Avtex Site Goes from Superfund to Super Fun


July 24, 1999


FRONT ROYAL - The vision of molding the Avtex Superfund site into a business and recreational park is closer to reality.

On Friday, it was announced community soccer facilities will be built on former toxic sites.

A host of high-ranking public officials, including Virginia's U.S. Senators, Republican John W. Warner and Democrat Charles S. Robb, joined federal Environmental Protection Administration Administrator Carol Browner in announcing a pilot EPA program aimed at helping communities redevelop Superfund sites into parks, neighborhoods, or commercial districts.

Front Royal and Warren County will be the first of 10 communities with Superfund sites to receive $100,000 grants for site redevelopment.

By the end of 2000, nearly $5 million in grants will be awarded to 50 communities nationwide.

Each community will receive up to $100,000 in the form of a cooperative agreement with local government to conduct reuse assessments. The Front Royal-Warren County Economic Development Authority will have stewardship over the local grant money.

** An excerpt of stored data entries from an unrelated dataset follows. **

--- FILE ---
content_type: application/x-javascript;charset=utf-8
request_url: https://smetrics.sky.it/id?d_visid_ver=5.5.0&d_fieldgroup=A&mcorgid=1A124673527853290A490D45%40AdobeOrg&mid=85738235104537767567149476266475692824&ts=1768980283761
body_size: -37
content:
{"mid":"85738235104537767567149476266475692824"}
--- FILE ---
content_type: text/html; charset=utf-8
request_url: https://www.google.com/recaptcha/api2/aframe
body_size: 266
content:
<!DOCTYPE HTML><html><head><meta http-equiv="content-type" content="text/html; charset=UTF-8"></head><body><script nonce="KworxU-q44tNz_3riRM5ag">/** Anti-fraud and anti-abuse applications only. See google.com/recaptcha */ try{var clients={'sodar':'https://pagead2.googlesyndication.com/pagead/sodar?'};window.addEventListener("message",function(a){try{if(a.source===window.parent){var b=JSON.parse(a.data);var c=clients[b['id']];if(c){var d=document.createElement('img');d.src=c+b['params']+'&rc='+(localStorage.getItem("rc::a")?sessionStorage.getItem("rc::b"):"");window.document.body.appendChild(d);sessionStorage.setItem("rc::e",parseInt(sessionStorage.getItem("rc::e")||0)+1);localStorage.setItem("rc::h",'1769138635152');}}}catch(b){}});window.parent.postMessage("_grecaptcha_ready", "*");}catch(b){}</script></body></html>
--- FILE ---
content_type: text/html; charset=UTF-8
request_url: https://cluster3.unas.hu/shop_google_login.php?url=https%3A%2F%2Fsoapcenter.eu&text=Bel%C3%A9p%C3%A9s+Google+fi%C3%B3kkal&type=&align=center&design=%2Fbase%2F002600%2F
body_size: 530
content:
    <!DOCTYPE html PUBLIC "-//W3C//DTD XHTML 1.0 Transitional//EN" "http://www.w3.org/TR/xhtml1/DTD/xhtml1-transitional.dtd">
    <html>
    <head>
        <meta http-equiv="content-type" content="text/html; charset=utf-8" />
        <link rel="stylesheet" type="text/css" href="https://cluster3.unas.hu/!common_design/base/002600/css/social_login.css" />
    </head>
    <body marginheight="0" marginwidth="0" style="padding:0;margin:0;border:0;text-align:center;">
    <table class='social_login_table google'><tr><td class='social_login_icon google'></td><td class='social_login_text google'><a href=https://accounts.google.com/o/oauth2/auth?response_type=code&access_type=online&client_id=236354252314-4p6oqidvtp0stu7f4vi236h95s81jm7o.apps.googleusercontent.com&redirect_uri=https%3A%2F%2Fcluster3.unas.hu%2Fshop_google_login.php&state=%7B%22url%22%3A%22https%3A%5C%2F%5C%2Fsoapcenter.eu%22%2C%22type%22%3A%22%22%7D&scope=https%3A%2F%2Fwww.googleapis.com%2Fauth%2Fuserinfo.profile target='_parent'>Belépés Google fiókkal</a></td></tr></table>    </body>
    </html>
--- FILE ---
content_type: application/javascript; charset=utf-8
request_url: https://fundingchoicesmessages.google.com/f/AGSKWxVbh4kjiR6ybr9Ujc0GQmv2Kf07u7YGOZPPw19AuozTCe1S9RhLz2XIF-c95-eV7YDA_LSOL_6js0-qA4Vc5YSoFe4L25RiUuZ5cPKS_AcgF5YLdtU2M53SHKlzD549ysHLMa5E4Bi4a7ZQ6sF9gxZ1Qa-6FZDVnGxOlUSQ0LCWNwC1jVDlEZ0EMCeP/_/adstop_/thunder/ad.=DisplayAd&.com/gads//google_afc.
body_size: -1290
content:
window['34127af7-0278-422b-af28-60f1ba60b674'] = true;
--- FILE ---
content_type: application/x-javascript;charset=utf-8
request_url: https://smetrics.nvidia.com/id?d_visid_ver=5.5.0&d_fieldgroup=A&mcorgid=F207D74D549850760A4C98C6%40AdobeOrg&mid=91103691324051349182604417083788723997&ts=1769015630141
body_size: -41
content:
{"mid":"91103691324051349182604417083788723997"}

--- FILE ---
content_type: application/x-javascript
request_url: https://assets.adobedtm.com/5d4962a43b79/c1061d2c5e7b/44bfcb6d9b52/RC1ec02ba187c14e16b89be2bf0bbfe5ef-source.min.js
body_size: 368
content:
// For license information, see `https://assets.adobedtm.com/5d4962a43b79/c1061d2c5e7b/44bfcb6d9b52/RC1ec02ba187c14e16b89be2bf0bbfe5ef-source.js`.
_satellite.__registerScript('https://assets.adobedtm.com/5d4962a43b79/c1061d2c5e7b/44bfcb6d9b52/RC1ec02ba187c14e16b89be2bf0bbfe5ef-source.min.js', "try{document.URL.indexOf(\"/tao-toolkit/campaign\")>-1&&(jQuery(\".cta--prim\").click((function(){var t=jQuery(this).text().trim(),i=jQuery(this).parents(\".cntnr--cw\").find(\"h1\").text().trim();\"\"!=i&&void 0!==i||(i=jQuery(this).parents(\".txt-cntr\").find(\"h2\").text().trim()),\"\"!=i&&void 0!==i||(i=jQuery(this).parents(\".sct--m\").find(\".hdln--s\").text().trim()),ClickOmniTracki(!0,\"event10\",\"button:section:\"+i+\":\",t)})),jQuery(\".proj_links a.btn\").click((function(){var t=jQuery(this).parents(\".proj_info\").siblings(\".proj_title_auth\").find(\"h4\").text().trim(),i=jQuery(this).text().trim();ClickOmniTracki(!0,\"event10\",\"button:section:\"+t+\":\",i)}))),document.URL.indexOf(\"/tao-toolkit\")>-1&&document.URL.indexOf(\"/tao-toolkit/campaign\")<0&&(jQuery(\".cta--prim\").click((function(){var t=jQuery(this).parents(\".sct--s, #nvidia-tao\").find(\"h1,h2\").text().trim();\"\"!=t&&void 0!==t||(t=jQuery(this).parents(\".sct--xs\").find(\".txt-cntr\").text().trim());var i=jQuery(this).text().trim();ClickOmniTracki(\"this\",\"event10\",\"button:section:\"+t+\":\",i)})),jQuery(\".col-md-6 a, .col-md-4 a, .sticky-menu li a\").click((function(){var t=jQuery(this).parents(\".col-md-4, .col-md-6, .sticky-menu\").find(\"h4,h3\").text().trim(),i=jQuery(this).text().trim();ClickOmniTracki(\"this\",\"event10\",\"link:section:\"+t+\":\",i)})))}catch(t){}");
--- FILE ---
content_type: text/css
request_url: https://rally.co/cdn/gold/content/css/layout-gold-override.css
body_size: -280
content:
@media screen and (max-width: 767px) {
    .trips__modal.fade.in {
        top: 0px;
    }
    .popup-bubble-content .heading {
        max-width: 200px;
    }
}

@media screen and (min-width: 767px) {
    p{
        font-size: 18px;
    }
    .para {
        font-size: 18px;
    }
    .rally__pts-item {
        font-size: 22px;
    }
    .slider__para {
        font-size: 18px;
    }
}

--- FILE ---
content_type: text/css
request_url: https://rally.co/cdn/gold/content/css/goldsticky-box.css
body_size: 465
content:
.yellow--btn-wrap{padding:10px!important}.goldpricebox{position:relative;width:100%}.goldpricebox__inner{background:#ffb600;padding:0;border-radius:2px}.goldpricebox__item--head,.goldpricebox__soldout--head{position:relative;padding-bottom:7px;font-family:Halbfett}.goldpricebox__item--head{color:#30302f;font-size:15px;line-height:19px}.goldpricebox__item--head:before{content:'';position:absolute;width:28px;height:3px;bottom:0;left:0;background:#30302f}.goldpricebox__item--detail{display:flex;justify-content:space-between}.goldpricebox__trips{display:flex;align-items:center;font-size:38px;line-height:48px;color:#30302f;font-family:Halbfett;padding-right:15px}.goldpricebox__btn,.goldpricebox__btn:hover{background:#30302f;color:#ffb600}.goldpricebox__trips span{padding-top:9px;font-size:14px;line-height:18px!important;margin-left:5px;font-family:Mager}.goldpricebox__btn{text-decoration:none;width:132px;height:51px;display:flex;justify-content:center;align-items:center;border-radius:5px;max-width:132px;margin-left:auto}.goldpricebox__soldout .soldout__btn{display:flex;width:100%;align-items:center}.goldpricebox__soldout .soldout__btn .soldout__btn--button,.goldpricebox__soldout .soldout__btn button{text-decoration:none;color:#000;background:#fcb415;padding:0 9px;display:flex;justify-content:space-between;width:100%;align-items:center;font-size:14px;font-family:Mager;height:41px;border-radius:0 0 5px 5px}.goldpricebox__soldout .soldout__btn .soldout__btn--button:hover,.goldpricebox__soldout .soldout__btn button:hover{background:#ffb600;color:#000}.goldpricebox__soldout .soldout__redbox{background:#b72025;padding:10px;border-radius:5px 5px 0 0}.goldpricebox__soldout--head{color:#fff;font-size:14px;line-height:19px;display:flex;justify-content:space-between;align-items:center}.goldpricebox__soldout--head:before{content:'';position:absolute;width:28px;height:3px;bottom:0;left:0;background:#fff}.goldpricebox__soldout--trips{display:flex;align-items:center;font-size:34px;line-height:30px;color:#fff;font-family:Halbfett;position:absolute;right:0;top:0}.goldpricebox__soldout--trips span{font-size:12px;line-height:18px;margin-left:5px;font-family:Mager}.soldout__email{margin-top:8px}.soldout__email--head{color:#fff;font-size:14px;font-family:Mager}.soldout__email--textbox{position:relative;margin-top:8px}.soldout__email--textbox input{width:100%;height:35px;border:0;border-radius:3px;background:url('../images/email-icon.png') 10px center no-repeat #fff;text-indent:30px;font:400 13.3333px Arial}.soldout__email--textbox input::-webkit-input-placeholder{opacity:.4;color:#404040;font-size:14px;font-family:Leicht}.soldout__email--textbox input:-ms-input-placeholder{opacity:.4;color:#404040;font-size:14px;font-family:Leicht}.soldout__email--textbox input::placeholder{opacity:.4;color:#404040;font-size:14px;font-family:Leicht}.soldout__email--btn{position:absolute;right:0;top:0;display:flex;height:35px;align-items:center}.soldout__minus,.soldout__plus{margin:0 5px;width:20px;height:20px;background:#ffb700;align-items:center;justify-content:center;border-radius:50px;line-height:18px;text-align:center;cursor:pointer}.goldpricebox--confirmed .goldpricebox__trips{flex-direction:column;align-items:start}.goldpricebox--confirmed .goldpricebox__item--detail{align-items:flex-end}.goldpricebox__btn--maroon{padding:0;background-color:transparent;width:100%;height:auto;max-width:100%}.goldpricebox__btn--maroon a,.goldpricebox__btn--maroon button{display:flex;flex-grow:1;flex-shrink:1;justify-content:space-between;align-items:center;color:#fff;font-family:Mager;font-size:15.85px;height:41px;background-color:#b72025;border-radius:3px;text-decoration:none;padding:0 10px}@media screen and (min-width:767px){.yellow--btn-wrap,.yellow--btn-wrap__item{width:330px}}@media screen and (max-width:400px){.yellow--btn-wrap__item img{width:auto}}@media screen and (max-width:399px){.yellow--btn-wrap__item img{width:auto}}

"What this . . . will do is encourage communities to develop their reuse plans early in the clean-up process, making it easier to tailor the restoration to the proposed redevelopment," Browner said.

Partnering the redevelopment program will be the United State Soccer Federation Foundation. Daniel T. Flynn, executive director of the group, announced a major national program to design and construct community soccer fields on redeveloped Superfund sites. Avtex will be the first site to receive the assistance of the USSF, he added.

To further promote involvement in Superfund site redevelopment ,Congress is considering a new plan to create "Better America Bonds." The bonds would be an innovative structure of tax credits designed to attract private investment in support of local efforts to help develop toxic waste sites for public uses, such as parks and playing fields.

A local plan has already been developed with the help of a consultant to turn the 400-acre Avtex into a waterfront business and recreation park with a hotel and conference center, industrial park, homes, open space, walking trails, a boat landing, and public recreation area. The community soccer complex is expected to cover about 25 acres, and include 10-12 playing fields.

"Think about it," said Browner. "This land - once a health hazard to the community - will now be home to soccer fields where our kids will come to play a great sport, get healthy, and stay healthy."

Once the nation's largest producer of high-tenacity carbonized rayon, Avtex was shut down by the Virginia Department of Environmental Quality on Nov. 10, 1989, after being cited for dozens of emissions violations.

Following Friday's press conference, Browner said Avtex was chosen as the place of the announcement because of its proximity to Washington, D.C., and because the site was at a pivotal point in its future re-use.

She said the new program represents a change in EPA philosophy, which she has steered during the last six years. Before, the government focused its attention on actual cleanup of Superfund sites. Now, the goal is to shift the focus to productive, economic re-use under which communities become key players in shaping the out come.

"We are cutting the crown jewel in the Valley of Virginia with this magnificent partnership," said Warner.

Warner said he has personal interest in seeing the Shenandoah River near Avtex return to a haven for bass fishing. Warner’s family farm, on which his son now; lives, is along the river near Milldale.

Robb said a partnership involving the community, private industry and government at Avtex will work because the community will develop a vested interest in the project.